2001 Real IRA attack on the BBC headquarters in London

The 2001 BBC bombing was a bomb attack on the BBC's main news centre within BBC Television Centre, on Wood Lane in the White City area of West London.

==History==
At 12:27 am (0027 UTC) on 4 March 2001, the Real IRA, a dissident Irish republican group, detonated a car bomb outside the BBC's main news centre within BBC Television Centre, on Wood Lane in the White City area of West London.

Between ten and twenty pounds (approximately 4.5 to 9 kilograms) of high explosives had been placed in a red taxi (erroneously identified in early reports as a black taxi). The taxi was purchased on the morning of 3 March in Edmonton, north London, and abandoned yards from the main front door of BBC Television Centre at 11 pm. Police officers were attempting to carry out a controlled explosion on the bomb with a bomb disposal robot when it went off. Staff had already been evacuated after police received a coded warning that had been given to a London hospital and charity one hour before the explosion. There were no fatalities, though one London Underground worker suffered cuts to his eye caused by glass debris.
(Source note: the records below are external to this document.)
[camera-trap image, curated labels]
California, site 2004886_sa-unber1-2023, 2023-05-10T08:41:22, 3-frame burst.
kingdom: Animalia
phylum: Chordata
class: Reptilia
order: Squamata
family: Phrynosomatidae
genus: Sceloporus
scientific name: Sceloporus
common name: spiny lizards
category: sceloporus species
BBC cameraman Jon Brotherton caught the moment of the explosion and the resulting damage—which included numerous smashed windows in the front entrance—was seen as day broke.

==Conviction==
The bomb was part of a Real IRA bombing campaign which included the Ealing bombing on 2 August 2001 and an attempted bombing in Birmingham city centre on 3 November 2001. Later in November, three men—Noel Maguire, Robert Hulme, and his brother Aiden Hulme—were arrested in connection with all three bomb attacks. They were convicted at the Old Bailey on 9 April 2003, together with two other men—James McCormack, of County Louth, and John Hannan, of Newtownbutler, County Fermanagh, both of whom had already admitted the charge at an earlier hearing. The Hulme brothers were both jailed for 20 years; Maguire, who the judge said played "a major part in the bombing conspiracy", was sentenced to 22 years; McCormack, who the judge said had played the most serious part of the five, also received 22 years; and Hannan, who was 17 at the time of the incidents, was given 16 years' detention.